[[ Task inputs, beginning ]]

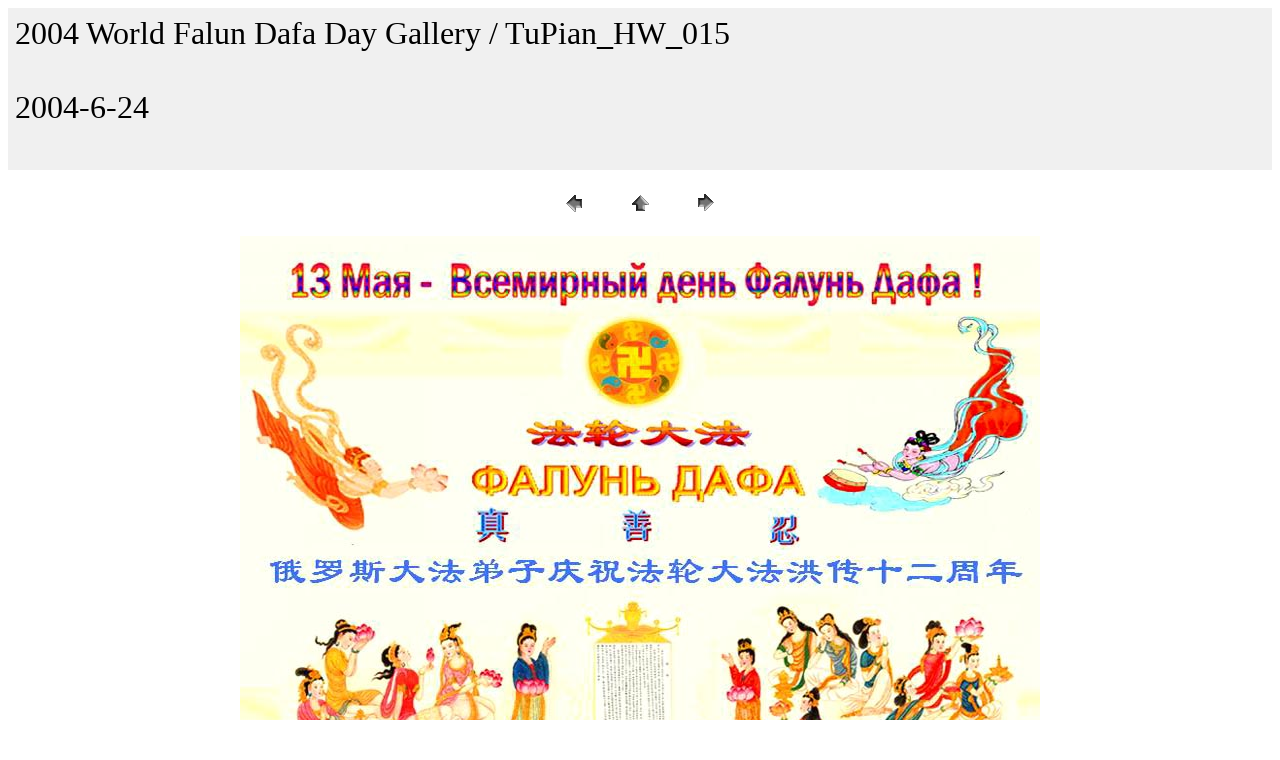

--- FILE ---
content_type: text/html
request_url: http://package.minghui.org/WFLDFD2004/pages/TuPian_HW_015.html
body_size: 1633
content:
<HTML>
	<HEAD>

		<TITLE>TuPian_HW_015</TITLE>
		<META name="generator" content="Adobe Photoshop(R) 7.0 Web Photo Gallery">
		<META http-equiv="Content-Type" content="text/html; charset=gb2312">
	</HEAD>

<BODY bgcolor="#FFFFFF"  text="#000000"  link="#0000FF"  vlink="#FDFBFD"  alink="#FF0000" >

<TABLE border="0" cellpadding="5" cellspacing="2" width="100%" bgcolor="#F0F0F0" >
<TR>
	<TD><FONT size="6"  face="Times New Roman" >2004 World Falun Dafa Day Gallery / TuPian_HW_015
													<BR>
													<BR>2004-6-24
													<BR>
													<BR><A href="mailto:"></A>

		</FONT>
	</TD>
</TR>
</TABLE>

<P><CENTER>
<TABLE border="0" cellpadding="0" cellspacing="2" width="200">
<TR>
	<TD width="80" align="center"><A href="TuPian_HW_014.html" ><IMG src="../images/previous.gif" height="30" width="30" border="0" alt="Previous"></A></TD>
	<TD width="80" align="center"><A href="../pictures.html#HaiWai"  ><IMG src="../images/home.gif" height="30" width="30" border="0" alt="Home"></A></TD>
	<TD width="80" align="center"><A href="TuPian_HW_016.html" ><IMG src="../images/next.gif" height="30" width="30" border="0" alt="Next"></A></TD>
</TR>
</TABLE>
</CENTER></P>

<P><CENTER><IMG src="../images/TuPian_HW_015.jpg"  border="0" alt="TuPian_HW_015"></CENTER></P>
<P><CENTER><FONT size="3"  face="Arial" >TuPian_HW_015.jpg</FONT></CENTER></P>
<P><CENTER><FONT size="3"  face="Arial" ></FONT></CENTER></P>
<P><CENTER><FONT size="3"  face="Arial" ></FONT></CENTER></P>
<P><CENTER><FONT size="3"  face="Arial" ></FONT></CENTER></P>
<P><CENTER><FONT size="3"  face="Arial" ></FONT></CENTER></P>

</BODY>

</HTML>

[[ Task inputs, end ]]

:: Requirement ::
Your reply should consist of the data, transcribed exactly, and should hold no pictures.

:: Task output ::
--- FILE ---
content_type: text/html
request_url: http://package.minghui.org/WFLDFD2004/pages/TuPian_HW_015.html
body_size: 1633
content:
<HTML>
	<HEAD>

		<TITLE>TuPian_HW_015</TITLE>
		<META name="generator" content="Adobe Photoshop(R) 7.0 Web Photo Gallery">
		<META http-equiv="Content-Type" content="text/html; charset=gb2312">
	</HEAD>

<BODY bgcolor="#FFFFFF"  text="#000000"  link="#0000FF"  vlink="#FDFBFD"  alink="#FF0000" >

<TABLE border="0" cellpadding="5" cellspacing="2" width="100%" bgcolor="#F0F0F0" >
<TR>
	<TD><FONT size="6"  face="Times New Roman" >2004 World Falun Dafa Day Gallery / TuPian_HW_015
													<BR>
													<BR>2004-6-24
													<BR>
													<BR><A href="mailto:"></A>

		</FONT>
	</TD>
</TR>
</TABLE>

<P><CENTER>
<TABLE border="0" cellpadding="0" cellspacing="2" width="200">
<TR>
	<TD width="80" align="center"><A href="TuPian_HW_014.html" ><IMG src="../images/previous.gif" height="30" width="30" border="0" alt="Previous"></A></TD>
	<TD width="80" align="center"><A href="../pictures.html#HaiWai"  ><IMG src="../images/home.gif" height="30" width="30" border="0" alt="Home"></A></TD>
	<TD width="80" align="center"><A href="TuPian_HW_016.html" ><IMG src="../images/next.gif" height="30" width="30" border="0" alt="Next"></A></TD>
</TR>
</TABLE>
</CENTER></P>

<P><CENTER><IMG src="../images/TuPian_HW_015.jpg"  border="0" alt="TuPian_HW_015"></CENTER></P>
<P><CENTER><FONT size="3"  face="Arial" >TuPian_HW_015.jpg</FONT></CENTER></P>
<P><CENTER><FONT size="3"  face="Arial" ></FONT></CENTER></P>
<P><CENTER><FONT size="3"  face="Arial" ></FONT></CENTER></P>
<P><CENTER><FONT size="3"  face="Arial" ></FONT></CENTER></P>
<P><CENTER><FONT size="3"  face="Arial" ></FONT></CENTER></P>

</BODY>

</HTML>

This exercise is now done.